Moreover, in order to fully address competitiveness issues, exports would need to be rebated as competition takes place not only at home but also to a high degree in export markets. This criterion is not fulfilled in any existing proposal on BCAs. In other words, as most existing proposals do not fulfil the criteria, border carbon measures would probably not be fit to do the job they are intended to do.

Looking at the compatibility of border measures with the obligations of the WTO, the situation is unclear. The legal option that seems to have the most support as a ground for border carbon measures would be to show that they are necessary deviations from the general principles of the WTO in order to protect exhaustible natural resources. However, the discussions related to the existing proposals on BCAs have focused mainly on the protection of domestic jobs and economies. Therefore, it may be difficult to persuade a WTO panel that the environment is the real reason for restricting trade.

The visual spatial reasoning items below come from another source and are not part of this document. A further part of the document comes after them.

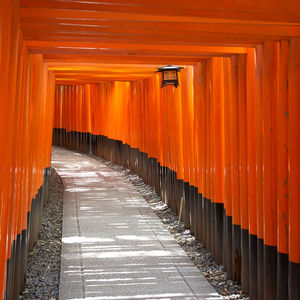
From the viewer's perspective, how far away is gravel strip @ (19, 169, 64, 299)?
5.28m

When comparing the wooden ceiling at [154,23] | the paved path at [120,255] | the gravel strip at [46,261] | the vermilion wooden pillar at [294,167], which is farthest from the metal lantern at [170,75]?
the gravel strip at [46,261]

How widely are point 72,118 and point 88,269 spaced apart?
56.8ft

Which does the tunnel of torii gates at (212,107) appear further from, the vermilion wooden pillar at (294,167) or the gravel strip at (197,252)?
the gravel strip at (197,252)

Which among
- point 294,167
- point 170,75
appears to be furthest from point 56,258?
point 294,167

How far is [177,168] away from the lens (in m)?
8.80

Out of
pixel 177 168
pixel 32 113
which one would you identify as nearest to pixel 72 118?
pixel 177 168

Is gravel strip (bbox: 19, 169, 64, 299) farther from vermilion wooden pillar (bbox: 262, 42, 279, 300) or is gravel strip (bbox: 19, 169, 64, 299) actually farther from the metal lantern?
the metal lantern

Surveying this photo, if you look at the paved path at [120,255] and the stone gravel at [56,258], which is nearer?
the paved path at [120,255]

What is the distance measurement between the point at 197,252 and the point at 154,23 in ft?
13.1

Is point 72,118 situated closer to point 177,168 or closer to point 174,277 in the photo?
point 177,168

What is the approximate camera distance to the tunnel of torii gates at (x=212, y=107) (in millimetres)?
3447

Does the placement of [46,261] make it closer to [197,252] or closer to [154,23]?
[197,252]

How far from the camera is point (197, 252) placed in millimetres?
6746

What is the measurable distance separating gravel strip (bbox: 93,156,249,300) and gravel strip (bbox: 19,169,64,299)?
1.94 meters
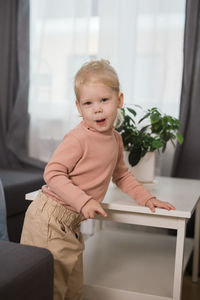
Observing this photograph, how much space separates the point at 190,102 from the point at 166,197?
2.55 ft

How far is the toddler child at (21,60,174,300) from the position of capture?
1.22 meters

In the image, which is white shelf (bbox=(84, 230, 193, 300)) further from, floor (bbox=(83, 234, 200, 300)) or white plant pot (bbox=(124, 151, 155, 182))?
white plant pot (bbox=(124, 151, 155, 182))

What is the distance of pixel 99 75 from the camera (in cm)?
124

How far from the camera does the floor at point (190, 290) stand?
1779 mm

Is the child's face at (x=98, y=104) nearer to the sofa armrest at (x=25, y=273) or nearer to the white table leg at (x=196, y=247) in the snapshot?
the sofa armrest at (x=25, y=273)

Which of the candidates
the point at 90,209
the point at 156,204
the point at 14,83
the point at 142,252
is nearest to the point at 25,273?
the point at 90,209

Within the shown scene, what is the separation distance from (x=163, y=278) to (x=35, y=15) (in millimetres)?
1704

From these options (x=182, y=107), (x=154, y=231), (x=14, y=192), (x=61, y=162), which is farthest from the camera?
(x=154, y=231)

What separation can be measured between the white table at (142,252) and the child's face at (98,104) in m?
0.27

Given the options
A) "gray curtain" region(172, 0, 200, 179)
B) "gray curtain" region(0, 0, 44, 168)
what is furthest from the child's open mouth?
"gray curtain" region(0, 0, 44, 168)

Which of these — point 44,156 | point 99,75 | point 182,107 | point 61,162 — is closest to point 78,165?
point 61,162

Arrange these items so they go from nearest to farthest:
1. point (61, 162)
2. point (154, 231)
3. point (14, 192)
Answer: point (61, 162) → point (14, 192) → point (154, 231)

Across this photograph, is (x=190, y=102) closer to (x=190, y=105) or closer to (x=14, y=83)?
(x=190, y=105)

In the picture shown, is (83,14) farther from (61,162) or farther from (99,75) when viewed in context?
(61,162)
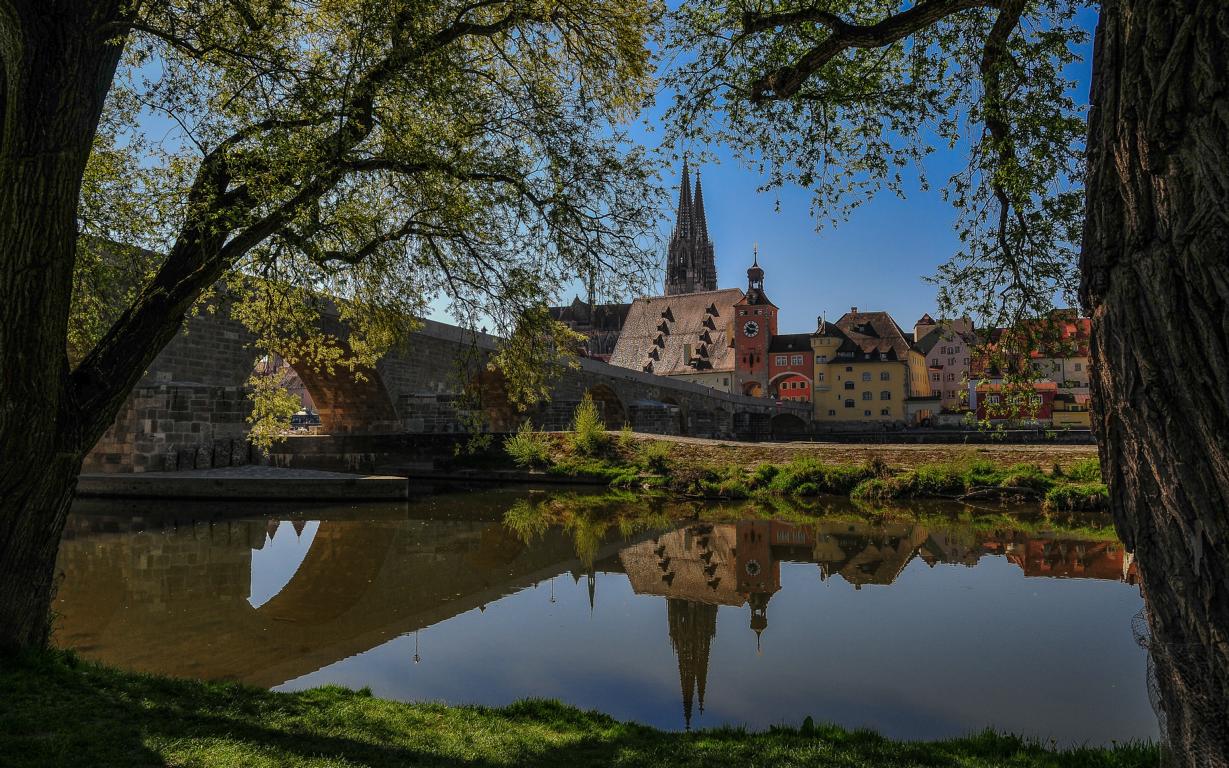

The high political price of border measures

More worrying is that there seem to be important political risks associated with BCAs. In particular, BCAs risk creating bad will both in the climate change negotiations and in the multilateral trading system. Indeed, many countries that have done little historically to contribute to the problem of climate change and now risk facing taxes at the border, claim they are being unfairly pushed in the climate change negotiations. Additionally, some have indicated that they are reluctant to further open their economies through trade liberalization if industrial economies plan on raising new barriers to trade. Moreover, BCAs could risk opening a Pandora’s box of protectionist measures, which could lead to a veritable trade war.

Should BCAs be the last straw in causing climate change negotiations - and maybe even the trade negotiations in the WTO - to collapse or to seriously lower the ambitions and fall back on second or third best alternatives, the real consequences would be considerable both for climate change and for the world economy.

Development implications of BCAs - the big unknown

The effects of BCAs on developing countries would need to be studied in great detail by countries imposing such measures. The debate today focuses mainly on China and India as likely targets for BCAs. However, preliminary analysis of the Waxman-Markey bill indicates that as many as some 25 countries could be targeted. What would that mean to the trade and development of those countries? Would other developing countries also be affected, through changed world market prices of energy-intensive goods or through altered trade patterns following the new trade restrictions? These questions should be studied in order to avoid adverse effects on the trade and development of poor. Indeed, the world is committed through the Agenda 21, the Millennium Development Goals as well as through the UNFCCC and the WTO to strive for sustainable development. Policies that protect the environment at the expense of welfare and opportunities for the poor and poor countries cannot be sustainable.

Today, we lack knowledge of the consequences of BCAs. We simply have no experience to fall back on. Dealing with carbon and greenhouse gas emissions, economy-wide, has never been done before and lacks precedents. Therefore, we must rely on simulations and prognostics. However, as long as we do not know what the final design of the measures will look like, and how much trade is likely to be affected, all simulations and prognostics must be based on a great number of assumptions.

Understanding the possible merits and impacts of the eventual use of BCAs is particularly relevant in the current context of uncertainty with respect to the outcome of the Copenhagen Climate Conference in 2009. If a full-fledged global deal cannot be secured, national policies and measures, eventually including BCAs, may end up acting as the primary instruments in curbing global carbon emissions.